Renew without implementing option?

Any chance of the option to renew, but not overwrite the as-yet-unexpired certificate?
Paypal-specific incentive for this - we have to upload new certificate to Paypal (with the previous one still remaining in their system) before we can obtain the new Certificate ID. This then has to go into our web application code for creation of the dynamically encrypted payment button.
With the current overwrite action, this results in an inevitable period of paypal downtime.
If the renew procedure could toggle between, say, two different --cert-name entries, and simply generate the certificate but leave Apache alone, we could maintain Paypal continuity, with a minute’s human intervention, when it suits us.
Or does anybody else have a way of overcoming this situation?

To clarify - we are interested in renewals performed by the Virtualmin Letsencrypt module, not the certbot cli approach - we could not produce a Paypal-acceptable certificate using the latter method, although we do use it for our mail server quite happily.

Amusingly, this was part of the original design of Certbot, which made a distinction between “renew” and “deploy” based on the idea that users would want to inspect their certificates manually before starting to use them. We ended up finding that almost no users ever wanted to do this.

There are various workarounds that are probably possible with Certbot. One is that you could edit your Apache configuration to point at a specific version of the certificate in /etc/letsencrypt/archive instead of /etc/letsencrypt/live. The old versions are always all retained in /etc/letsencrypt/archive, but we normally don’t suggest referring to them specifically because your web server won’t autoupdate to a new certificate following a renewal. :slight_smile:

If you point to a version in /etc/letsencrypt/archive, you can then manually change your Apache configuration to point to a newer one when you’re ready for it. The new versions will be visible there, so you can view them and upload them to PayPal.

Basically, we didn’t make this behavior the default (or even particularly conveniently available) because it requires so much manual intervention, and very few users see that as a benefit rather than as an inconvenience. But it looks like it would be a benefit to you in this case.

The files in /etc/letsencrypt/archive are like the ones in /etc/letsencrypt/live, but they’re numbered (with successive versions that increment on each renewal). You should always use a matching privkey, cert, and chain set because their contents correspond to each other. (Remember that at some point chain will change, although it probably typically only changes once every few years.)

Also, in the original design, “deploy” meant updating the symlinks in /etc/letsencrypt/live to point to the newest version in /etc/letsencrypt/archive. In the current implementation of Certbot, the symlinks always get updated immediately, without a significant delay between the issuance of the new certificates and the symlink update.

If you want, you or I can also create a script to change the symlinks back to point at a specified version, which might sort of simulate the old behavior.

I don’t understand what the difference between certificates produced by Virtualmin and certificates produced by Certbot is.
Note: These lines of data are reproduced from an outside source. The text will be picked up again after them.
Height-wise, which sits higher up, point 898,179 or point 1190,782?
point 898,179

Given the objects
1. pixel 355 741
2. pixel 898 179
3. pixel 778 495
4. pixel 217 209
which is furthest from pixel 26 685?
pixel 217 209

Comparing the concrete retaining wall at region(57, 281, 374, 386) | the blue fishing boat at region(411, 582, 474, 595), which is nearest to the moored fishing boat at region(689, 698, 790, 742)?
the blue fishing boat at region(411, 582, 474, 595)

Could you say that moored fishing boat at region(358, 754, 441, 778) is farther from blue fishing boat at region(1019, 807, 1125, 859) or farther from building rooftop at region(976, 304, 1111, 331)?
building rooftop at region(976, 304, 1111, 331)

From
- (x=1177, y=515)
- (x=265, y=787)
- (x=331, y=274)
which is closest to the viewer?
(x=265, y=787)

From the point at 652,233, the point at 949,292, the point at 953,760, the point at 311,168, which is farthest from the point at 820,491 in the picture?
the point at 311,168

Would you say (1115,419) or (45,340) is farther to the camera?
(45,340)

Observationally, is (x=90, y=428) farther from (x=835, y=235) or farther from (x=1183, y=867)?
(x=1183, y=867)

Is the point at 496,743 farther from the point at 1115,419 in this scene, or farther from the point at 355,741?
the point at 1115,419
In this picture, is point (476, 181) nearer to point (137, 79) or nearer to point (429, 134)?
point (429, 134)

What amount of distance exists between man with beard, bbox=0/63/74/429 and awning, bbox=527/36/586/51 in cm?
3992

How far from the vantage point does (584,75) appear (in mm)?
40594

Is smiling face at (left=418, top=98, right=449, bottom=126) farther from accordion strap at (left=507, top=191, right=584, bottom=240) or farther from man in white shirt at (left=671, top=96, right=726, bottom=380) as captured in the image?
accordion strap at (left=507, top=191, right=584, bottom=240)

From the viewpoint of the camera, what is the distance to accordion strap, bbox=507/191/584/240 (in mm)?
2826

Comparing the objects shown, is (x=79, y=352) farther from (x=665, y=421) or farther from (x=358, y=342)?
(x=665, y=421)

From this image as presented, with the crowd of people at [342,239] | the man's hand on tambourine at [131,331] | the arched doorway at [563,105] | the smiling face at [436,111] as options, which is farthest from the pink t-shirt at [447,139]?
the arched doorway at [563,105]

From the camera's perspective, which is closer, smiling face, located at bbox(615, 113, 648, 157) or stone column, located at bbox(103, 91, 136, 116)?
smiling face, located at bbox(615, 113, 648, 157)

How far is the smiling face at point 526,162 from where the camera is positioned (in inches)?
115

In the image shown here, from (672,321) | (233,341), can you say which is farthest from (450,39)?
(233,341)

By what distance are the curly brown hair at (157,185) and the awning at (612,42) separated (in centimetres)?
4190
Ultimately, they’re all certificates created by the Let’s Encrypt CA, maybe just in a different bundle format or something. If you send me examples of a “PayPal-acceptable certificate”, I can try to tell you how to produce that from Certbot…

Hi Schoen - thanks for your considered thoughts on this.
From my other thread, it looks as though the paypal issue is a non-issue, in that Paypal may accept a separate OpenSSL certificate.
My query has therefore effectively been answered.
Nevertheless, it would be helpful to learn the correct certbot cli parameters to use in case things change, so how would you like me to send you the certificate currently satisfying Paypal? I am loth to simply provide a URL here, as to overcome rate limits (within Virtualmin I hadn’t amended the configuration to include the test parameter) I had to create a certificate covering an additional domain. Next week I shall correct this.
Shall I email you the actual certificate?

Sure, I'm curious about that. Could you please send me one that PayPal accepts and one that PayPal doesn't accept? You can send them to my forum account name at eff.org.

Ok Schoen, thanks - I shall look at this tomorrow.

This topic was automatically closed 30 days after the last reply. New replies are no longer allowed.